§ What you are asked to do
Reproduce each of the following records word for word, in the same order and with the same line breaks.

§ Extracted material
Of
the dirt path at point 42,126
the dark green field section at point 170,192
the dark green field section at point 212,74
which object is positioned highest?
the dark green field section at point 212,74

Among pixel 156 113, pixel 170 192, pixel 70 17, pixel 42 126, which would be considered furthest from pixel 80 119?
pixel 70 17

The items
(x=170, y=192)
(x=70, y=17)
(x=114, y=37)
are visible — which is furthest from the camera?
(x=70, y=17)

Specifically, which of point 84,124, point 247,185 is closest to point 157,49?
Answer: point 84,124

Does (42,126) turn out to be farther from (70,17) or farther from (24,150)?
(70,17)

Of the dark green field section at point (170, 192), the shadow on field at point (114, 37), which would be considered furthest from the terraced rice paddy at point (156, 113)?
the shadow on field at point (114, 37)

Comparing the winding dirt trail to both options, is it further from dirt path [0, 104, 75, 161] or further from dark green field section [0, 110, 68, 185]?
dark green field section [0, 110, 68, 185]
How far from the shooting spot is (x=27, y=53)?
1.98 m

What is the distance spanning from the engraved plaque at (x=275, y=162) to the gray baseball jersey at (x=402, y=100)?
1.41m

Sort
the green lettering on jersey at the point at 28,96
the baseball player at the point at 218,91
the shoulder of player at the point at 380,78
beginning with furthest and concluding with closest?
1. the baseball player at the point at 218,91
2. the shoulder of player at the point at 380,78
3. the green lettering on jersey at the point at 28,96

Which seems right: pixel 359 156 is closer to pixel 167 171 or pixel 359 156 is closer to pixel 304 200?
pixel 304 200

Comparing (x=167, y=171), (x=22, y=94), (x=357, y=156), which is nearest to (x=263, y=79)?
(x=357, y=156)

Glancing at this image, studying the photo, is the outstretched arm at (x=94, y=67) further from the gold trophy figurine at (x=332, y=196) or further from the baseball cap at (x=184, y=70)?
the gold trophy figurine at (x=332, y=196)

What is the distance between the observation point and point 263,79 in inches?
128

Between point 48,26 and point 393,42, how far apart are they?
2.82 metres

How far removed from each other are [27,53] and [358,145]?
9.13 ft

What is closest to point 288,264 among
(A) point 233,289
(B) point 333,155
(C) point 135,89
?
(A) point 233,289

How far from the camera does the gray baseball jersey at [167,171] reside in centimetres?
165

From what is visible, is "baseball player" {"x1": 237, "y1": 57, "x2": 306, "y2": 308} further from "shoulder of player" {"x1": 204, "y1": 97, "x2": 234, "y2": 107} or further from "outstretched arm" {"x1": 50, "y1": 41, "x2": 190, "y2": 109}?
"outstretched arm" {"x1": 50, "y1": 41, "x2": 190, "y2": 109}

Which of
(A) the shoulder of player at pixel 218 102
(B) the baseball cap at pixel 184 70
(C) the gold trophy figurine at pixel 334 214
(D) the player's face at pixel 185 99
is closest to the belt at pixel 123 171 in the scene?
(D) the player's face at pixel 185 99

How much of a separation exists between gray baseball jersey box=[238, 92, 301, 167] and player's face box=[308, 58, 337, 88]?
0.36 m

§ Task result
Of
the dirt path at point 42,126
the dark green field section at point 170,192
the dark green field section at point 212,74
which object is positioned highest?
the dark green field section at point 212,74

Among pixel 156 113, pixel 170 192, pixel 70 17, pixel 42 126, which would be considered furthest from pixel 80 119?
pixel 70 17

The items
(x=170, y=192)
(x=70, y=17)
(x=114, y=37)
are visible — which is furthest from the camera?
(x=70, y=17)

Specifically, which of point 84,124, point 247,185 is closest to point 157,49?
Answer: point 84,124

Does (42,126) turn out to be farther from (70,17) or farther from (24,150)?
(70,17)

Of the dark green field section at point (170, 192), the shadow on field at point (114, 37), which would be considered furthest from the terraced rice paddy at point (156, 113)?
the shadow on field at point (114, 37)

Comparing the winding dirt trail to both options, is it further from dirt path [0, 104, 75, 161] or further from dark green field section [0, 110, 68, 185]?
dark green field section [0, 110, 68, 185]
How far from the shooting spot is (x=27, y=53)?
1.98 m

What is the distance spanning from the engraved plaque at (x=275, y=162) to the gray baseball jersey at (x=402, y=100)?
1.41m

Sort
the green lettering on jersey at the point at 28,96
the baseball player at the point at 218,91
the shoulder of player at the point at 380,78
beginning with furthest and concluding with closest?
1. the baseball player at the point at 218,91
2. the shoulder of player at the point at 380,78
3. the green lettering on jersey at the point at 28,96

Which seems right: pixel 359 156 is closer to pixel 167 171 or pixel 359 156 is closer to pixel 304 200?
pixel 304 200

Comparing (x=167, y=171), (x=22, y=94), (x=357, y=156), which is nearest to (x=263, y=79)?
(x=357, y=156)

Glancing at this image, studying the photo, is the outstretched arm at (x=94, y=67) further from the gold trophy figurine at (x=332, y=196) or further from the baseball cap at (x=184, y=70)?
the gold trophy figurine at (x=332, y=196)

What is the distance between the observation point and point 263,79 in inches?
128

Between point 48,26 and point 393,42, how far apart are they?
2.82 metres

How far removed from each other are [27,53] and [358,145]?
9.13 ft

What is closest to point 288,264 among
(A) point 233,289
(B) point 333,155
(C) point 135,89
?
(A) point 233,289

How far from the camera does the gray baseball jersey at [167,171] reside in centimetres?
165

From what is visible, is "baseball player" {"x1": 237, "y1": 57, "x2": 306, "y2": 308} further from "shoulder of player" {"x1": 204, "y1": 97, "x2": 234, "y2": 107} or further from "outstretched arm" {"x1": 50, "y1": 41, "x2": 190, "y2": 109}?
"outstretched arm" {"x1": 50, "y1": 41, "x2": 190, "y2": 109}

Which of
(A) the shoulder of player at pixel 218 102
(B) the baseball cap at pixel 184 70
(C) the gold trophy figurine at pixel 334 214
(D) the player's face at pixel 185 99
is closest to the belt at pixel 123 171 in the scene?
(D) the player's face at pixel 185 99

How much of a separation exists between gray baseball jersey box=[238, 92, 301, 167] and player's face box=[308, 58, 337, 88]?
0.36 m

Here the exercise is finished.